- Kaynak metin:

▬▬▬▬▬▬

Kürt hareketiyle ittifaktan 'Cengiz Çandarlar'la yoldaşlığa
Cengiz Çandar ismi temsili ve simgeseldir. Yıllar önce televizyon ekranlarında Fethullah Gülen güzellemesi yapanların bugün sol adına kabul görmesi kabul edilemez. Daha düne kadar Erdoğan’ın uçağından inmeyen Hasan Cemallerin peşine takılan bir siyasetin, sosyalist/devrimci duruşu tartışmalıdır.
Seçim arifesindeyiz. İlkelerin ve siyasetin, bir kez daha aritmetik hesaplara ve pazarlıklar siyasetine kurban edildiği bir dönemden geçiyoruz. Siyasetin yerini aritmetik dört işlemin aldığı garabet bir solcu kültür gelişti. Yancılık ve çıkarcılık, “siyaset yapmak” diye yutturuluyor, eğer siyaset yapacaksan “kirleneceksin” tezi öne çıkartılıyor.

▬▬▬▬▬▬

[Çıkarılmış veri kayıtları]
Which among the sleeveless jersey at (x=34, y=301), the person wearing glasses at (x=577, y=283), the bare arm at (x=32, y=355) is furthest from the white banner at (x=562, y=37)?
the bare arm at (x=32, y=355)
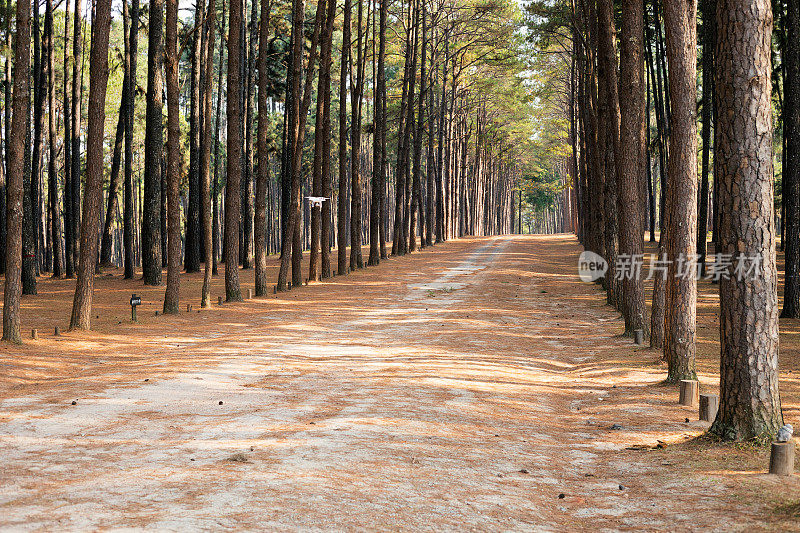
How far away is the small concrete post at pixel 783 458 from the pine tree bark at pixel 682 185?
3.89 m

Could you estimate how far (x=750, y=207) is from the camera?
20.9 ft

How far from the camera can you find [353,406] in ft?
25.5

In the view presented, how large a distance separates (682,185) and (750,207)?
10.2 ft

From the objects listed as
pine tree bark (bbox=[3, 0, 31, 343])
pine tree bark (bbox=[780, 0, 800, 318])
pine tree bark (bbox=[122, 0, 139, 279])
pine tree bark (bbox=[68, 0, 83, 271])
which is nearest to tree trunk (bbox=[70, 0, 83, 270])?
pine tree bark (bbox=[68, 0, 83, 271])


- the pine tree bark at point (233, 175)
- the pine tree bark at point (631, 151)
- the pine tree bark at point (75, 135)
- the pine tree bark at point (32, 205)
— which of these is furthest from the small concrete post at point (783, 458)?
the pine tree bark at point (75, 135)

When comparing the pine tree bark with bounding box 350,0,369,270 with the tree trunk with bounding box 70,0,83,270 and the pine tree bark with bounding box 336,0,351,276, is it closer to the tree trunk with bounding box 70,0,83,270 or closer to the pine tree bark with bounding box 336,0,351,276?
the pine tree bark with bounding box 336,0,351,276

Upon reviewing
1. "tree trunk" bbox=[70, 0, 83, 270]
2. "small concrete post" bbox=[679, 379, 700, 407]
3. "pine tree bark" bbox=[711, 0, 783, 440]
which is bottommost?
"small concrete post" bbox=[679, 379, 700, 407]

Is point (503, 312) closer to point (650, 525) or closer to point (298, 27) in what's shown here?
point (298, 27)

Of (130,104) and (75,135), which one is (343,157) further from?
(75,135)

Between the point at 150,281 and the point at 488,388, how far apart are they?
55.1ft

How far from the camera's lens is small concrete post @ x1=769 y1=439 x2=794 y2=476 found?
18.1 feet

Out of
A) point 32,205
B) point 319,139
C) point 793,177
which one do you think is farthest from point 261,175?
point 793,177

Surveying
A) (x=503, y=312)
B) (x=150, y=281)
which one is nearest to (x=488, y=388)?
(x=503, y=312)

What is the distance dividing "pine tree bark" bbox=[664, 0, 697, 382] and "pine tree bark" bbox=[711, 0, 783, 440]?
2848mm
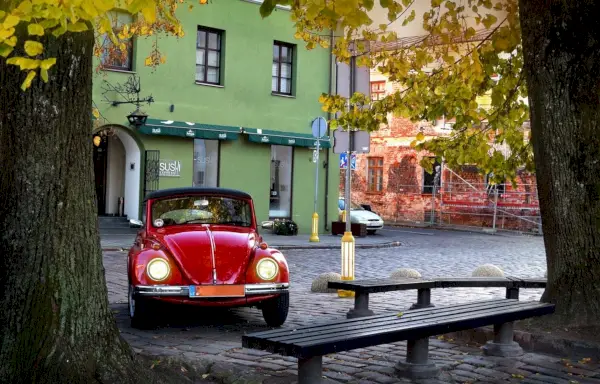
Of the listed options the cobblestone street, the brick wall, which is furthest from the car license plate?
the brick wall

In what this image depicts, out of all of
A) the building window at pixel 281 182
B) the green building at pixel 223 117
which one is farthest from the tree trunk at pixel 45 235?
the building window at pixel 281 182

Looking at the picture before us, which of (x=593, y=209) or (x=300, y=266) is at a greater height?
(x=593, y=209)

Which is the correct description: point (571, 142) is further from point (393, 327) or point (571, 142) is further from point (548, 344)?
point (393, 327)

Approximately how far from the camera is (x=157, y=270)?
27.7 ft

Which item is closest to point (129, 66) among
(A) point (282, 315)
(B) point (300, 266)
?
(B) point (300, 266)

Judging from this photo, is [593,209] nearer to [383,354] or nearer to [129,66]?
[383,354]

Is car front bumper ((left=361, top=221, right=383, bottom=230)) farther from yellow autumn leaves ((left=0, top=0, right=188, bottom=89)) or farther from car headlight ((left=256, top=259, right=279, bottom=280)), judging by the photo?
yellow autumn leaves ((left=0, top=0, right=188, bottom=89))

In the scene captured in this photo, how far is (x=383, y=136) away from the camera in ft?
143

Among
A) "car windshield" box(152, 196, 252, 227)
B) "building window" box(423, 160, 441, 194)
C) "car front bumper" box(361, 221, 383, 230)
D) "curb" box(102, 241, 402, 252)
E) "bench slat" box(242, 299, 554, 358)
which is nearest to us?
"bench slat" box(242, 299, 554, 358)

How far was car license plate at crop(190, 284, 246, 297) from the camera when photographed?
838 cm

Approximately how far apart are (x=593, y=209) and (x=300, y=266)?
381 inches

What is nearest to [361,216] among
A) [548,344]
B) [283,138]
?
[283,138]

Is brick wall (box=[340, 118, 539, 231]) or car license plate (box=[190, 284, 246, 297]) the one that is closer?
car license plate (box=[190, 284, 246, 297])

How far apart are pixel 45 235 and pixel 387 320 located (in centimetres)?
268
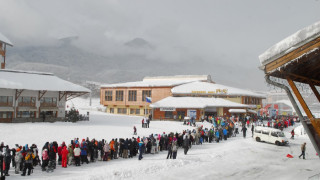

▬▬▬▬▬▬

- Alıştırmalar:
(A) Seçim öncesi sol siyaset üzerine yazıyı baştan sona hiçbir şeyini değiştirmeden aynen tekrarla.
(B) Kayıtları "How far apart are pixel" ifadesinin geçtiği satırdan başlayıp kayıtların sonuna kadar, iki uç da dahil, metin ve cevap sütunlu iki sütunlu bir CSV'ye çevir. Her kayıt bir satır olsun, her alan tırnak içinde tek parça kalsın, satır sonları boşluğa dönsün, resimler cevaba girmesin.

- Cevaplar:
(A)
Kürt hareketiyle ittifaktan 'Cengiz Çandarlar'la yoldaşlığa
Cengiz Çandar ismi temsili ve simgeseldir. Yıllar önce televizyon ekranlarında Fethullah Gülen güzellemesi yapanların bugün sol adına kabul görmesi kabul edilemez. Daha düne kadar Erdoğan’ın uçağından inmeyen Hasan Cemallerin peşine takılan bir siyasetin, sosyalist/devrimci duruşu tartışmalıdır.
Seçim arifesindeyiz. İlkelerin ve siyasetin, bir kez daha aritmetik hesaplara ve pazarlıklar siyasetine kurban edildiği bir dönemden geçiyoruz. Siyasetin yerini aritmetik dört işlemin aldığı garabet bir solcu kültür gelişti. Yancılık ve çıkarcılık, “siyaset yapmak” diye yutturuluyor, eğer siyaset yapacaksan “kirleneceksin” tezi öne çıkartılıyor.

(B)
metin,cevap
"How far apart are pixel 45 235 and pixel 387 320 located (in centimetres)?","268"